- The story starts with Web Scraping Yahoo Finance Stocks on an AWS EC2 instance using a python script that's error proof equipped with a try and error code to run continuously so that it can scrape data in real-time.
- Data is pushed to Kinesis Data Streams using the python SDK library.
- Data is ingested by Kinesis Data Streams and pushed to two destinations which are AWS Lambda and Kinesis Firehose.
- Firehose sends the data to two S3 buckets, one is for backup.
- Athena can then be used to query the data from S3.
- Quick Sight is connected to Athena to visualize the data.
- Data is extracted from Yahoo Finance asynchronously in a JSON format using a python then it's sent to Kinesis Data Streams using the python SDK library.

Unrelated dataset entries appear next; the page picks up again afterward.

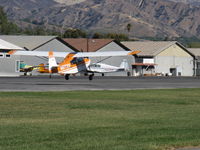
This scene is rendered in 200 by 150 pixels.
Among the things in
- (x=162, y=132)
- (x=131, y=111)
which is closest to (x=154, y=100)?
(x=131, y=111)

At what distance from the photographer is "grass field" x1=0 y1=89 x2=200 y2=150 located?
666 inches

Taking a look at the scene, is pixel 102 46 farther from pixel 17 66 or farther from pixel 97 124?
pixel 97 124

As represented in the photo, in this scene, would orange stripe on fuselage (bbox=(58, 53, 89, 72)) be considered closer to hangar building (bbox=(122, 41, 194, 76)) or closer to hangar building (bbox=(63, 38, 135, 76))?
hangar building (bbox=(63, 38, 135, 76))

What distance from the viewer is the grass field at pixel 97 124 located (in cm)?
1691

- Data is cleaned after scraping it on EC2 using the same python script.
- Data is pushed into Kinesis Data Streams which sends the data into two destinations:
- AWS Lambda:
- When the data is pushed to Lambda it prepares the data so that it can be sent to InfluxDB.
- Grafana is used to visualize the data in realtime by pulling the data from InfluxDB.
- Kinesis Firehose:
- Before processing the data ,Firehose dumps the unprocessed data after patching it into a backup bucket.
- Firehose process the data and transforms the data from a JSON format to a Parquet format with the help of Glue Data Catalog.
- The processed data is patched and stored in a separate bucket.
- Transforming the data happens by defining a table schema in AWS Glue and then Firehose uses the table to transform the data to parquet.
- If there were further transformations on the data. It would require us to use Lambda but since it's a simple transformation doing it inside firehose makes the infrastructure much simpler.
- The data is transformed to parquet in order to query it with Athena efficiently.
- AWS Lambda:
- Data is visualized in realtime by sending the data to Lambda then Lambda prepares the data and sends it to InfluxDB.
- Grafana pulls the data from InfluxDB and the data is send used for visualizations.